Whilst Bucharest might have a reputation for being a run down city, there’s an artsy culture rising from the midst of decaying buildings and previous political clashes. Nowadays, you’ll find as many European backpackers in the bars here as you would in Prague or Budapest, and their main banking district has plenty of newly developed hotels too. However, you can’t ignore Bucharest’s history – and you wouldn’t want too. There are many buildings, churches and palaces to explore in the city.

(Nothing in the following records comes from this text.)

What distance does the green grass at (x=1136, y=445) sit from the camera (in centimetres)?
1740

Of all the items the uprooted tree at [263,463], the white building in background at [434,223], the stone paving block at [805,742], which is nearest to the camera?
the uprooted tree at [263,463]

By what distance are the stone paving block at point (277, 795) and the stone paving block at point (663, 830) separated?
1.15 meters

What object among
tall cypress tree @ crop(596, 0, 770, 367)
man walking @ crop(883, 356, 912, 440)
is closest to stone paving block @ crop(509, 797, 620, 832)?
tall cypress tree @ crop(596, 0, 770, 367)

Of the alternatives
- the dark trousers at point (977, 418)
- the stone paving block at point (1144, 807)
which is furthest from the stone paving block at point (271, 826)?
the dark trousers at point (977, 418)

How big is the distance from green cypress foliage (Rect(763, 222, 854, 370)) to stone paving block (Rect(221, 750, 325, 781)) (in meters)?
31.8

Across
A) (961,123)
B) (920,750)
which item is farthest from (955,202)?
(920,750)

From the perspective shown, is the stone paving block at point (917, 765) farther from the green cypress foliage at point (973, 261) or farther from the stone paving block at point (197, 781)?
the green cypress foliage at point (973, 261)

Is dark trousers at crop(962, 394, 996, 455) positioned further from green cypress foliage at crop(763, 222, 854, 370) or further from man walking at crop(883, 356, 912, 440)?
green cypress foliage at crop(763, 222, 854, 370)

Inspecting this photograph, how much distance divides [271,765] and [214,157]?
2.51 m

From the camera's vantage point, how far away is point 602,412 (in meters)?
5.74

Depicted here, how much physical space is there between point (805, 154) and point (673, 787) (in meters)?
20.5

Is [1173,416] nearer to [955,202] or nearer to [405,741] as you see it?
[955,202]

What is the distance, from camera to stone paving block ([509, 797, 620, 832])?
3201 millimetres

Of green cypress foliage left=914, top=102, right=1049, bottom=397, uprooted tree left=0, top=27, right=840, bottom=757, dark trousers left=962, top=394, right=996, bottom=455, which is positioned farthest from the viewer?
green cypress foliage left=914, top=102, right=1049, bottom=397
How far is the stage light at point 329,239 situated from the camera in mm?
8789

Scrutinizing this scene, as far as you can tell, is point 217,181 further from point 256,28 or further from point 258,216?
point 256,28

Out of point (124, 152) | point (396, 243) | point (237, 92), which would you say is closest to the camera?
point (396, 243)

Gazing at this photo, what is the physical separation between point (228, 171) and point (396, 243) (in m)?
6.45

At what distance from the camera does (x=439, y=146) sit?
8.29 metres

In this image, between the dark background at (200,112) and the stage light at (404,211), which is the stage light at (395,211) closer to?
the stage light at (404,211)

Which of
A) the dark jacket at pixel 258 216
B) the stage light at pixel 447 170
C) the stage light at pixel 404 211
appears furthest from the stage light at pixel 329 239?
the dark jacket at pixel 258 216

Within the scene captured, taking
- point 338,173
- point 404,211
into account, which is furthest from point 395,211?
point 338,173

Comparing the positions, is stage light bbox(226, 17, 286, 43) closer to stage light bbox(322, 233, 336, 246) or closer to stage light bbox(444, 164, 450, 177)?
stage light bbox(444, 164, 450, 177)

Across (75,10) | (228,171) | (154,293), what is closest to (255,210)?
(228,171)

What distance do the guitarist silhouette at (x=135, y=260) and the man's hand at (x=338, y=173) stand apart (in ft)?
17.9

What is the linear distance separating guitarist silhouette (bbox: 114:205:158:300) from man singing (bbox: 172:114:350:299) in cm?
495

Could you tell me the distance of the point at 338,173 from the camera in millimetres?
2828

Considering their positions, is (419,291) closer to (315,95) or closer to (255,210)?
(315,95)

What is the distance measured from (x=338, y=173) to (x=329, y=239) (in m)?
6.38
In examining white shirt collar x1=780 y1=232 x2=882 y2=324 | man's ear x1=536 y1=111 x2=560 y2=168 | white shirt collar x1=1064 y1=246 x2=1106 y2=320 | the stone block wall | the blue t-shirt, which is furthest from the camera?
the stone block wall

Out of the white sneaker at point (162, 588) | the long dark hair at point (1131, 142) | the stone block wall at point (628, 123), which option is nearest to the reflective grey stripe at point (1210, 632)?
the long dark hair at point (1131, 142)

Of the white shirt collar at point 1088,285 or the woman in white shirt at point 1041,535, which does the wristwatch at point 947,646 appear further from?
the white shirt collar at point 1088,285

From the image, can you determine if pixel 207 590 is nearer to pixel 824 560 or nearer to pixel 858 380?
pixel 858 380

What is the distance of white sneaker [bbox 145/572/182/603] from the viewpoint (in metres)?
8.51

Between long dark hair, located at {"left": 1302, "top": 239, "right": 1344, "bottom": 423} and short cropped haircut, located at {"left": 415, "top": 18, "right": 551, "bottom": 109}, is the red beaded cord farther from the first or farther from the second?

Lipscani - Historic Quarter


Bucharest’s Old Town has always been slightly run down, but in the past few years bars and clubs have risen from the decaying buildings to inject new life into the area. It’s not all about the ruin bars though, there’s plenty of architecture left over from the 18th century, including Stavropoleos Church. Whilst there are luxury accommodation options in the Old Town, the majority of hoteliers fall into the boutique hotel or hostel category. It’s a great place to base yourself on city breaks, as there are plenty of restaurants, cafes and bars, as well as being close to other neighbourhoods in the city.  


Piața Revoluției


This is one of the most politically interesting areas of the city, home to the Unviersity library, the concert hall, and having been the scene to many political uprisings in Budapest – including what used to be the Communist party’s head quarters. It’s an area you’ll want to check out, but if you’d like to stay here you’re better off choosing a hotel near the Royal Palace. 


The Royal Palace


This area is to the western side of Piața Revoluției, and the main attraction is the National Art Museum, containing many of Romania’s artists’ greatest works. The Parliament Palace isn’t far from here either, which is another must-see for learning about Romanian history. There are one or two five star options for accommodation in this area, but again, you can easily find a cheap hotel in the area too.


Centru Civic


This is essentially Bucharest’s business district. To the far east, you have many of Romania’s main banks as well as international ones, and the west leads back to Parliament Palace. Bulevardul Unirii connects them both (this is Bucharest’s version of Champs Elysees). It’s lined with bars and restaurants, with hotels spilling onto the streets around. Naturally, there are some glitzy options here, and many are close by to Centru Civic’s main ‘strip’, however these are more likely to be VIP style bars than the backpacking ruins you’ll find in the Old Town.